** Exercise objective **
Output all entries below exactly as they are given.
##### Listed records #####
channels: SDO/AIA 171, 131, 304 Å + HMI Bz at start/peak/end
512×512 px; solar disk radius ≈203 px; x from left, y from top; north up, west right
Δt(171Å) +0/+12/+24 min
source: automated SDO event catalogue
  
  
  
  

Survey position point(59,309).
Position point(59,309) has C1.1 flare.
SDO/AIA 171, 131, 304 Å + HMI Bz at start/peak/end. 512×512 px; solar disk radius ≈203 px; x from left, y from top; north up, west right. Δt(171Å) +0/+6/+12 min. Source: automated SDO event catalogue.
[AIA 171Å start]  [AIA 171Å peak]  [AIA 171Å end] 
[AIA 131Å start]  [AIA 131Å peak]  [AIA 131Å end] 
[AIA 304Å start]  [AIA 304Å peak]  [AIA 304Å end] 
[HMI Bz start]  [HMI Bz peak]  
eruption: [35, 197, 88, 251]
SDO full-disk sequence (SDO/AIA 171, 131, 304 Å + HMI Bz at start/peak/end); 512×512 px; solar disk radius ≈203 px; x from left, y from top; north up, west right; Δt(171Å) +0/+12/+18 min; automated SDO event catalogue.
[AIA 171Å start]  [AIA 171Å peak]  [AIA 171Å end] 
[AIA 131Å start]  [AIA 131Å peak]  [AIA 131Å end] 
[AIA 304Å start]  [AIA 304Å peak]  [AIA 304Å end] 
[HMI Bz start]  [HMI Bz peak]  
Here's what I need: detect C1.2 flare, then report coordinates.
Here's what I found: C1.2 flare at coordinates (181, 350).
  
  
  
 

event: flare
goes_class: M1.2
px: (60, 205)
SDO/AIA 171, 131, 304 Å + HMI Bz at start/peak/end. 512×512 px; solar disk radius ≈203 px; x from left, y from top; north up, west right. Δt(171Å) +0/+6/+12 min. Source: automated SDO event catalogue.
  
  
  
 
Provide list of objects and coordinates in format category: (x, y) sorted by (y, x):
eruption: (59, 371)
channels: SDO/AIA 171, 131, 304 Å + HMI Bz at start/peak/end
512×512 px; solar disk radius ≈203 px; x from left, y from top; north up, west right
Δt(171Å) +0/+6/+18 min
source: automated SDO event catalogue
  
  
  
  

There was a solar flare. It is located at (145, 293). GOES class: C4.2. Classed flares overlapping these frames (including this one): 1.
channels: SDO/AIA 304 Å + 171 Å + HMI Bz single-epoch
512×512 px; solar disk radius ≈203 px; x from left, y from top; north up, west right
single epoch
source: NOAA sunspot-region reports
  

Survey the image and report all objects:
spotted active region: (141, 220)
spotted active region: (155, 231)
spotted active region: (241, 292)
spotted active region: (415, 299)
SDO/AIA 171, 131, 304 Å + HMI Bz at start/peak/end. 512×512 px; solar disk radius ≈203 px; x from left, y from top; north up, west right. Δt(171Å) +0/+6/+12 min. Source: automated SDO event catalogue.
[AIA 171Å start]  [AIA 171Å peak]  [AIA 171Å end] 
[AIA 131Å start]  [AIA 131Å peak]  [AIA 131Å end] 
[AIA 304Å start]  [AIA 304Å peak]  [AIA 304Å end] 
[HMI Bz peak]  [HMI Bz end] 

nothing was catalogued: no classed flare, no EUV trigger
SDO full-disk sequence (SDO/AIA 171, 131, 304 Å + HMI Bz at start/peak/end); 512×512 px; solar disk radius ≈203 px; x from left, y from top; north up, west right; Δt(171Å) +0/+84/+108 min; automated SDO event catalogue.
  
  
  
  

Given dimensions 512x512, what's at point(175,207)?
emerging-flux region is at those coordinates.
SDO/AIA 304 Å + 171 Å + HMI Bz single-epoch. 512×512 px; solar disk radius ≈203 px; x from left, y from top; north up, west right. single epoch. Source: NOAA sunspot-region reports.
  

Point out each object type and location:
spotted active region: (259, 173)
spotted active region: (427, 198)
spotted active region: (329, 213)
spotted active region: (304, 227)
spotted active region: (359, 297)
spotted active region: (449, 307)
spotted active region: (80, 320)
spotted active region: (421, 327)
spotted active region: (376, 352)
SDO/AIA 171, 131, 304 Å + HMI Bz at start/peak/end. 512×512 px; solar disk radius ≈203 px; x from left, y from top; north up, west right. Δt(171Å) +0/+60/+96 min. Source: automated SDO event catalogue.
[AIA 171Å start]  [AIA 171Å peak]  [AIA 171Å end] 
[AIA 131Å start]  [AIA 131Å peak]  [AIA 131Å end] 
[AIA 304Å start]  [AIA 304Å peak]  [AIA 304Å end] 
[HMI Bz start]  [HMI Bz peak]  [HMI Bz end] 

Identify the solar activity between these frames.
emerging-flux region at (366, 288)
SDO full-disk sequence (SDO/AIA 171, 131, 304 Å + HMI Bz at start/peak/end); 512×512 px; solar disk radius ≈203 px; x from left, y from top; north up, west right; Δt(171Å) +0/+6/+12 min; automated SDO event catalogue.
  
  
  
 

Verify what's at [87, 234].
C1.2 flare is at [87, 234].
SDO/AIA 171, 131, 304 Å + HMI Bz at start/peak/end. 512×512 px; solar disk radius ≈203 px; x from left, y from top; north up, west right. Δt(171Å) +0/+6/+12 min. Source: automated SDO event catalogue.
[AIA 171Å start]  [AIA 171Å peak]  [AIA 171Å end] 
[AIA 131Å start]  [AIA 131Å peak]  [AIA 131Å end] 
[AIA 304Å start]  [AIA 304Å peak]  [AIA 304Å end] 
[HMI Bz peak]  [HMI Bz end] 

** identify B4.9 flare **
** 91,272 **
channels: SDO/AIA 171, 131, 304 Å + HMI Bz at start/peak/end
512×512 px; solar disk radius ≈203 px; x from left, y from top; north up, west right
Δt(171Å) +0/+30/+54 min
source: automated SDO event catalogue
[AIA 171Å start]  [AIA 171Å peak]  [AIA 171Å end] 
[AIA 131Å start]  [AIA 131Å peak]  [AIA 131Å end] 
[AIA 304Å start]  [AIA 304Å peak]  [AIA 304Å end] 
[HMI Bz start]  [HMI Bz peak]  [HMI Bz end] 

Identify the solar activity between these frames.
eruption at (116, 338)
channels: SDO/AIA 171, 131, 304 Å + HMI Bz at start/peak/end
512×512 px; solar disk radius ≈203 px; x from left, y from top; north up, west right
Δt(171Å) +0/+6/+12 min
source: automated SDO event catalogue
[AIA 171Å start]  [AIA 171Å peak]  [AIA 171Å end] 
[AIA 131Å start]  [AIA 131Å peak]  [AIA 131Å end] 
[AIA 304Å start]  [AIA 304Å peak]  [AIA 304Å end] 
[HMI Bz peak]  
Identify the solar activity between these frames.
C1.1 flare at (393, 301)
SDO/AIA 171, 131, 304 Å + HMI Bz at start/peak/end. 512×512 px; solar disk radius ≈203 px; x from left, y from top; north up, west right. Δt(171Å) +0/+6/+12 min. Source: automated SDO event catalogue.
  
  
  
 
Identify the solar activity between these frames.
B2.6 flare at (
#####
** Result for this exercise **
channels: SDO/AIA 171, 131, 304 Å + HMI Bz at start/peak/end
512×512 px; solar disk radius ≈203 px; x from left, y from top; north up, west right
Δt(171Å) +0/+12/+24 min
source: automated SDO event catalogue
  
  
  
  

Survey position point(59,309).
Position point(59,309) has C1.1 flare.
SDO/AIA 171, 131, 304 Å + HMI Bz at start/peak/end. 512×512 px; solar disk radius ≈203 px; x from left, y from top; north up, west right. Δt(171Å) +0/+6/+12 min. Source: automated SDO event catalogue.
[AIA 171Å start]  [AIA 171Å peak]  [AIA 171Å end] 
[AIA 131Å start]  [AIA 131Å peak]  [AIA 131Å end] 
[AIA 304Å start]  [AIA 304Å peak]  [AIA 304Å end] 
[HMI Bz start]  [HMI Bz peak]  
eruption: [35, 197, 88, 251]
SDO full-disk sequence (SDO/AIA 171, 131, 304 Å + HMI Bz at start/peak/end); 512×512 px; solar disk radius ≈203 px; x from left, y from top; north up, west right; Δt(171Å) +0/+12/+18 min; automated SDO event catalogue.
[AIA 171Å start]  [AIA 171Å peak]  [AIA 171Å end] 
[AIA 131Å start]  [AIA 131Å peak]  [AIA 131Å end] 
[AIA 304Å start]  [AIA 304Å peak]  [AIA 304Å end] 
[HMI Bz start]  [HMI Bz peak]  
Here's what I need: detect C1.2 flare, then report coordinates.
Here's what I found: C1.2 flare at coordinates (181, 350).
  
  
  
 

event: flare
goes_class: M1.2
px: (60, 205)
SDO/AIA 171, 131, 304 Å + HMI Bz at start/peak/end. 512×512 px; solar disk radius ≈203 px; x from left, y from top; north up, west right. Δt(171Å) +0/+6/+12 min. Source: automated SDO event catalogue.
  
  
  
 
Provide list of objects and coordinates in format category: (x, y) sorted by (y, x):
eruption: (59, 371)
channels: SDO/AIA 171, 131, 304 Å + HMI Bz at start/peak/end
512×512 px; solar disk radius ≈203 px; x from left, y from top; north up, west right
Δt(171Å) +0/+6/+18 min
source: automated SDO event catalogue
  
  
  
  

There was a solar flare. It is located at (145, 293). GOES class: C4.2. Classed flares overlapping these frames (including this one): 1.
channels: SDO/AIA 304 Å + 171 Å + HMI Bz single-epoch
512×512 px; solar disk radius ≈203 px; x from left, y from top; north up, west right
single epoch
source: NOAA sunspot-region reports
  

Survey the image and report all objects:
spotted active region: (141, 220)
spotted active region: (155, 231)
spotted active region: (241, 292)
spotted active region: (415, 299)
SDO/AIA 171, 131, 304 Å + HMI Bz at start/peak/end. 512×512 px; solar disk radius ≈203 px; x from left, y from top; north up, west right. Δt(171Å) +0/+6/+12 min. Source: automated SDO event catalogue.
[AIA 171Å start]  [AIA 171Å peak]  [AIA 171Å end] 
[AIA 131Å start]  [AIA 131Å peak]  [AIA 131Å end] 
[AIA 304Å start]  [AIA 304Å peak]  [AIA 304Å end] 
[HMI Bz peak]  [HMI Bz end] 

nothing was catalogued: no classed flare, no EUV trigger
SDO full-disk sequence (SDO/AIA 171, 131, 304 Å + HMI Bz at start/peak/end); 512×512 px; solar disk radius ≈203 px; x from left, y from top; north up, west right; Δt(171Å) +0/+84/+108 min; automated SDO event catalogue.
  
  
  
  

Given dimensions 512x512, what's at point(175,207)?
emerging-flux region is at those coordinates.
SDO/AIA 304 Å + 171 Å + HMI Bz single-epoch. 512×512 px; solar disk radius ≈203 px; x from left, y from top; north up, west right. single epoch. Source: NOAA sunspot-region reports.
  

Point out each object type and location:
spotted active region: (259, 173)
spotted active region: (427, 198)
spotted active region: (329, 213)
spotted active region: (304, 227)
spotted active region: (359, 297)
spotted active region: (449, 307)
spotted active region: (80, 320)
spotted active region: (421, 327)
spotted active region: (376, 352)
SDO/AIA 171, 131, 304 Å + HMI Bz at start/peak/end. 512×512 px; solar disk radius ≈203 px; x from left, y from top; north up, west right. Δt(171Å) +0/+60/+96 min. Source: automated SDO event catalogue.
[AIA 171Å start]  [AIA 171Å peak]  [AIA 171Å end] 
[AIA 131Å start]  [AIA 131Å peak]  [AIA 131Å end] 
[AIA 304Å start]  [AIA 304Å peak]  [AIA 304Å end] 
[HMI Bz start]  [HMI Bz peak]  [HMI Bz end] 

Identify the solar activity between these frames.
emerging-flux region at (366, 288)
SDO full-disk sequence (SDO/AIA 171, 131, 304 Å + HMI Bz at start/peak/end); 512×512 px; solar disk radius ≈203 px; x from left, y from top; north up, west right; Δt(171Å) +0/+6/+12 min; automated SDO event catalogue.
  
  
  
 

Verify what's at [87, 234].
C1.2 flare is at [87, 234].
SDO/AIA 171, 131, 304 Å + HMI Bz at start/peak/end. 512×512 px; solar disk radius ≈203 px; x from left, y from top; north up, west right. Δt(171Å) +0/+6/+12 min. Source: automated SDO event catalogue.
[AIA 171Å start]  [AIA 171Å peak]  [AIA 171Å end] 
[AIA 131Å start]  [AIA 131Å peak]  [AIA 131Å end] 
[AIA 304Å start]  [AIA 304Å peak]  [AIA 304Å end] 
[HMI Bz peak]  [HMI Bz end] 

** identify B4.9 flare **
** 91,272 **
channels: SDO/AIA 171, 131, 304 Å + HMI Bz at start/peak/end
512×512 px; solar disk radius ≈203 px; x from left, y from top; north up, west right
Δt(171Å) +0/+30/+54 min
source: automated SDO event catalogue
[AIA 171Å start]  [AIA 171Å peak]  [AIA 171Å end] 
[AIA 131Å start]  [AIA 131Å peak]  [AIA 131Å end] 
[AIA 304Å start]  [AIA 304Å peak]  [AIA 304Å end] 
[HMI Bz start]  [HMI Bz peak]  [HMI Bz end] 

Identify the solar activity between these frames.
eruption at (116, 338)
channels: SDO/AIA 171, 131, 304 Å + HMI Bz at start/peak/end
512×512 px; solar disk radius ≈203 px; x from left, y from top; north up, west right
Δt(171Å) +0/+6/+12 min
source: automated SDO event catalogue
[AIA 171Å start]  [AIA 171Å peak]  [AIA 171Å end] 
[AIA 131Å start]  [AIA 131Å peak]  [AIA 131Å end] 
[AIA 304Å start]  [AIA 304Å peak]  [AIA 304Å end] 
[HMI Bz peak]  
Identify the solar activity between these frames.
C1.1 flare at (393, 301)
SDO/AIA 171, 131, 304 Å + HMI Bz at start/peak/end. 512×512 px; solar disk radius ≈203 px; x from left, y from top; north up, west right. Δt(171Å) +0/+6/+12 min. Source: automated SDO event catalogue.
  
  
  
 
Identify the solar activity between these frames.
B2.6 flare at (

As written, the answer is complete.